Records:
---

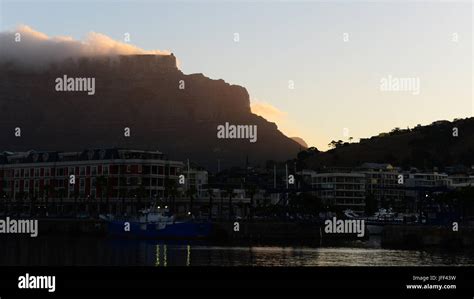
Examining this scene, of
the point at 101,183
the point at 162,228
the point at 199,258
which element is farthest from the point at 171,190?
the point at 199,258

---

Exercise >> Can you write out the lines above again with "scene" replaced by "view", keeping everything else the same and leaving out the pictures?

The completed task >>
Examining this view, of
the point at 101,183
the point at 162,228
the point at 199,258
which element is farthest from the point at 171,190?
the point at 199,258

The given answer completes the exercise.